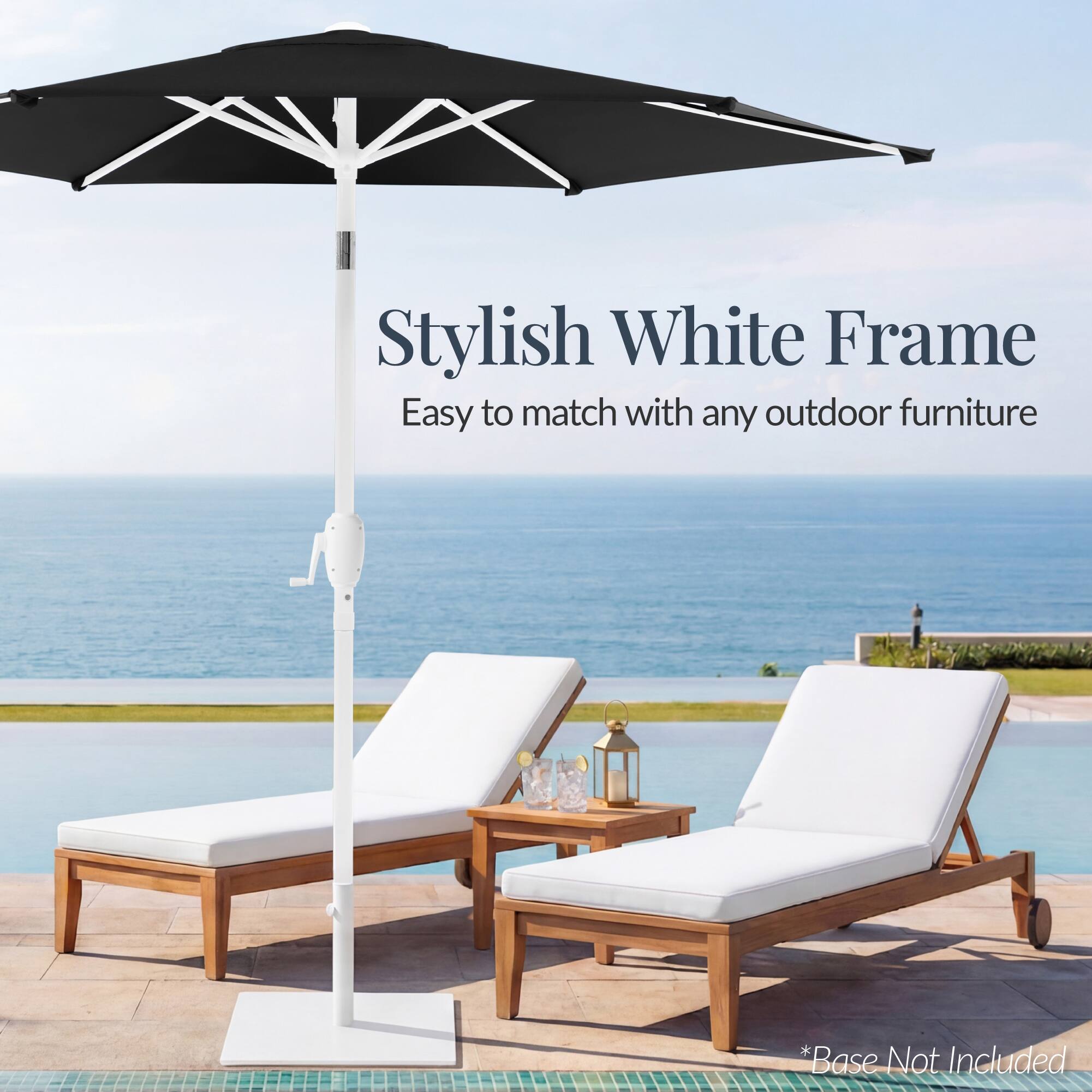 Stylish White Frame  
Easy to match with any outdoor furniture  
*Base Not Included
########
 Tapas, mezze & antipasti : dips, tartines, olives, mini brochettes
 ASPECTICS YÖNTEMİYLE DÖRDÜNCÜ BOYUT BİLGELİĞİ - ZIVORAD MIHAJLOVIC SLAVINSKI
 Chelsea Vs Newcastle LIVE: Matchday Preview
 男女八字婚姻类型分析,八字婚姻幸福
########
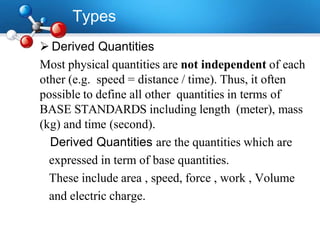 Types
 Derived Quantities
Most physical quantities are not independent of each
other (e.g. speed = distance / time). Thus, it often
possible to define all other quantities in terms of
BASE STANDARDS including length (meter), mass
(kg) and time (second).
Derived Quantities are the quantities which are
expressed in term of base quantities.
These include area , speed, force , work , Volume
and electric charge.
########
In the listing, find every line containing the word "Derived" and list it.

 Derived Quantities
Derived Quantities are the quantities which are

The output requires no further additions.